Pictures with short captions
>>>>>

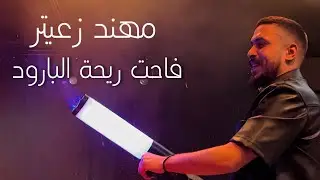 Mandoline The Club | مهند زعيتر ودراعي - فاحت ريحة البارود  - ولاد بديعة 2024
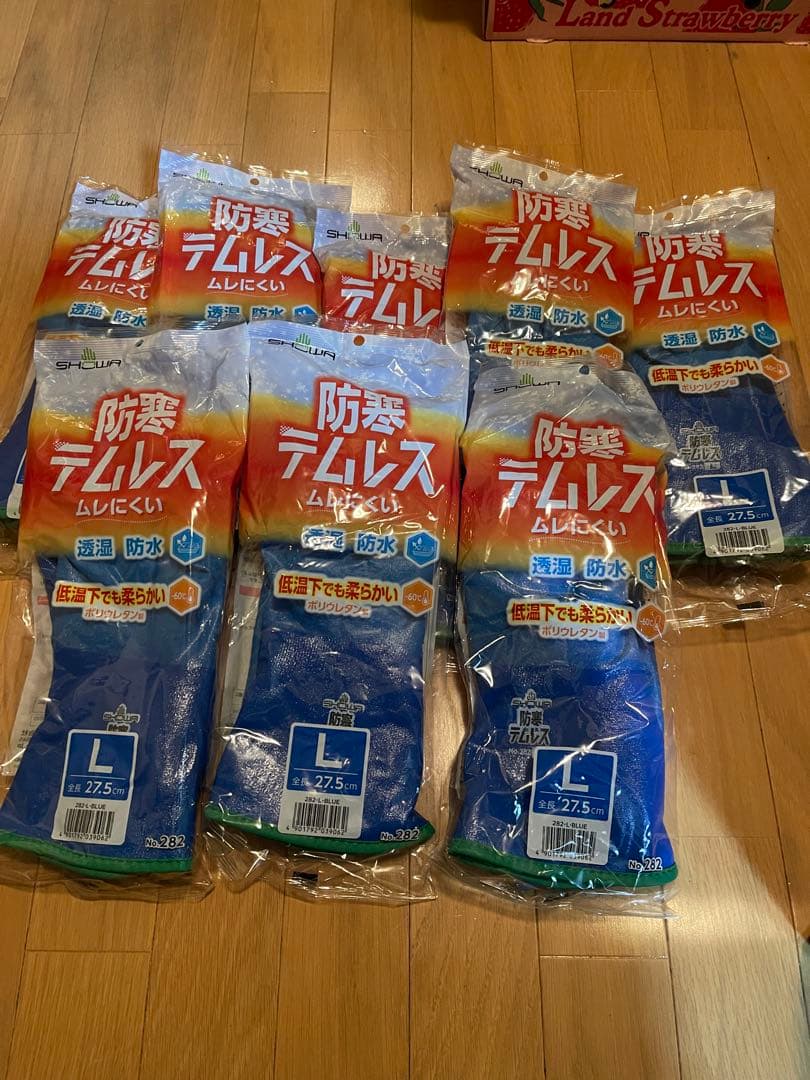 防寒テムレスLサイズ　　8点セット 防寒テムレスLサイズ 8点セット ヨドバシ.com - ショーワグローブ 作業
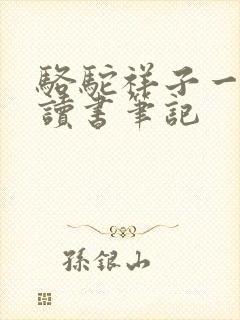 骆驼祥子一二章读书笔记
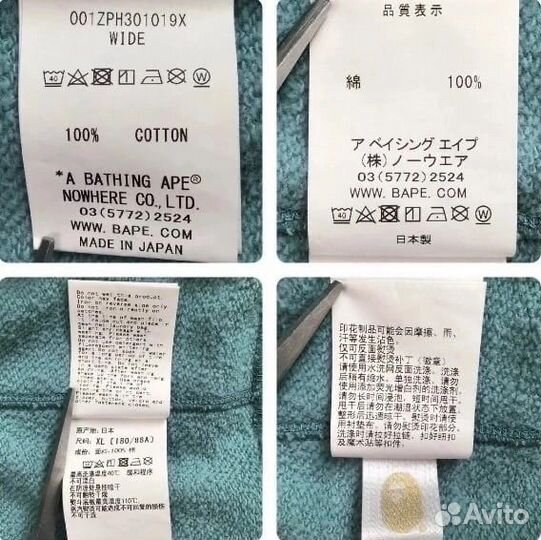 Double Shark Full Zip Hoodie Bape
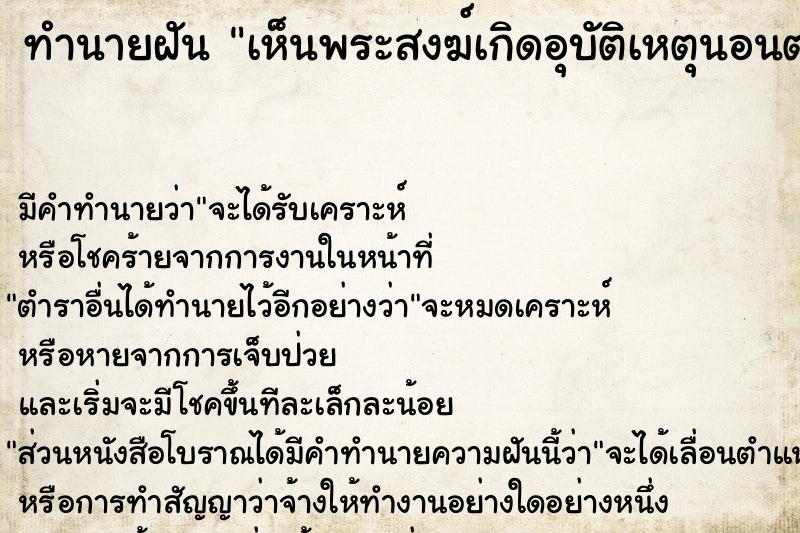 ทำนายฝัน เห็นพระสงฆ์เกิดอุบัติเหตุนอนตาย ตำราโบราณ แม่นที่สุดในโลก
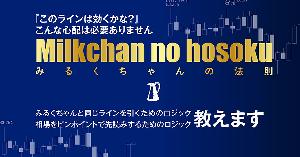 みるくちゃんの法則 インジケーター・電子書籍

<<<<<

• [TASK STATEMENT]
Rewrite the captions from all the rows above, swapping "Hoodie" for "Sweatshirt" and leaving everything else as it is. Leave the pictures out of your answer.

• [EXERCISE RESULT]
 Mandoline The Club | مهند زعيتر ودراعي - فاحت ريحة البارود  - ولاد بديعة 2024
 防寒テムレスLサイズ　　8点セット 防寒テムレスLサイズ 8点セット ヨドバシ.com - ショーワグローブ 作業
 骆驼祥子一二章读书笔记
 Double Shark Full Zip Sweatshirt Bape
 ทำนายฝัน เห็นพระสงฆ์เกิดอุบัติเหตุนอนตาย ตำราโบราณ แม่นที่สุดในโลก
 みるくちゃんの法則 インジケーター・電子書籍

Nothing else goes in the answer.